(Data listing)
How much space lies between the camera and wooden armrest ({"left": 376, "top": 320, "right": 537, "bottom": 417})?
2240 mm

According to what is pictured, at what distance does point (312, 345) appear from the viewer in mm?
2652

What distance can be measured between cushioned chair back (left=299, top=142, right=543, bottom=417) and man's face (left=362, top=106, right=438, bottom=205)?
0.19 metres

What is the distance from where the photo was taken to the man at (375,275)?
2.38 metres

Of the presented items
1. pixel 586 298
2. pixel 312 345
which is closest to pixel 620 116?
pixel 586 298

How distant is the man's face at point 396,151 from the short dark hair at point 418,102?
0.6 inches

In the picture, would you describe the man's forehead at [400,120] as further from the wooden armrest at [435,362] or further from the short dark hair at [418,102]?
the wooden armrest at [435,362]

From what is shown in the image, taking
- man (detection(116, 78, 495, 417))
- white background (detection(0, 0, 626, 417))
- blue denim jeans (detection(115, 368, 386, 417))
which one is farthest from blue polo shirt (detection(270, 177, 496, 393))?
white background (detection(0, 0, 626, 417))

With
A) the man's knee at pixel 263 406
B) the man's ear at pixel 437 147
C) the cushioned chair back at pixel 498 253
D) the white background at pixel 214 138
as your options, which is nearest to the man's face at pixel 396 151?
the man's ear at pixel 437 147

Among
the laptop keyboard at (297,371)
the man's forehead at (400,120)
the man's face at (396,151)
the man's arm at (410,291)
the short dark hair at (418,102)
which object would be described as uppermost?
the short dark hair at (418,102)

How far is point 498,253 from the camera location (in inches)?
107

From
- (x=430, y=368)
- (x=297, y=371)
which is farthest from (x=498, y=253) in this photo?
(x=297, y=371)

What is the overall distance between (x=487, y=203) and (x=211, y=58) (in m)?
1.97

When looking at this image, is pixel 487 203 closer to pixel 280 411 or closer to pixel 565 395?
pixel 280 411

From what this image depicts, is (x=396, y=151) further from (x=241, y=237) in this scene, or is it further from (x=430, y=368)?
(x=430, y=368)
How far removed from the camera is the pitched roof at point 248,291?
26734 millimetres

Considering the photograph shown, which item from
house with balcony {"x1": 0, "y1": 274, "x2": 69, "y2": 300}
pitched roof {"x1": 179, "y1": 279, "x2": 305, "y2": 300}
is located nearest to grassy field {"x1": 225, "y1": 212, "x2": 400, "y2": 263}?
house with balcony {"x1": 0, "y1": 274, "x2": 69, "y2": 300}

What the task requires: Rewrite the entire listing above, substituting "padded seat back" for every occurrence of "cushioned chair back" and leaving everything else unchanged.

Response to the task:
How much space lies between the camera and wooden armrest ({"left": 376, "top": 320, "right": 537, "bottom": 417})?
2240 mm

According to what is pictured, at what distance does point (312, 345) appear from the viewer in mm?
2652

What distance can be measured between padded seat back (left=299, top=142, right=543, bottom=417) and man's face (left=362, top=106, right=438, bottom=205)?
0.19 metres

What is the distance from where the photo was taken to the man at (375,275)?
2.38 metres

Of the presented items
1. pixel 586 298
2. pixel 312 345
which is closest to pixel 620 116?
pixel 586 298

How distant is the man's face at point 396,151 from the short dark hair at point 418,102?
0.6 inches

In the picture, would you describe the man's forehead at [400,120] as further from the wooden armrest at [435,362] or further from the short dark hair at [418,102]?
the wooden armrest at [435,362]

From what is shown in the image, taking
- man (detection(116, 78, 495, 417))
- white background (detection(0, 0, 626, 417))
- blue denim jeans (detection(115, 368, 386, 417))
which one is farthest from blue polo shirt (detection(270, 177, 496, 393))?
white background (detection(0, 0, 626, 417))

With
A) the man's knee at pixel 263 406
B) the man's ear at pixel 437 147
C) the padded seat back at pixel 498 253
D) the white background at pixel 214 138
as your options, which is nearest to the man's face at pixel 396 151?
the man's ear at pixel 437 147

Among
the laptop keyboard at (297,371)
the man's forehead at (400,120)
the man's face at (396,151)
the man's arm at (410,291)
the short dark hair at (418,102)
which object would be described as uppermost?
the short dark hair at (418,102)

How far is point 498,253 from the camera location (in inches)?
107

From
- (x=430, y=368)
- (x=297, y=371)
which is farthest from (x=498, y=253) in this photo?
(x=297, y=371)

What is the overall distance between (x=487, y=203) and (x=211, y=58) (in m)?
1.97

When looking at this image, is pixel 487 203 closer to pixel 280 411 or closer to pixel 565 395?
pixel 280 411

From what this image depicts, is (x=396, y=151) further from (x=241, y=237) in this scene, or is it further from (x=430, y=368)?
(x=430, y=368)
How far removed from the camera is the pitched roof at point 248,291?
26734 millimetres

Considering the photograph shown, which item from
house with balcony {"x1": 0, "y1": 274, "x2": 69, "y2": 300}
pitched roof {"x1": 179, "y1": 279, "x2": 305, "y2": 300}
is located nearest to grassy field {"x1": 225, "y1": 212, "x2": 400, "y2": 263}?
house with balcony {"x1": 0, "y1": 274, "x2": 69, "y2": 300}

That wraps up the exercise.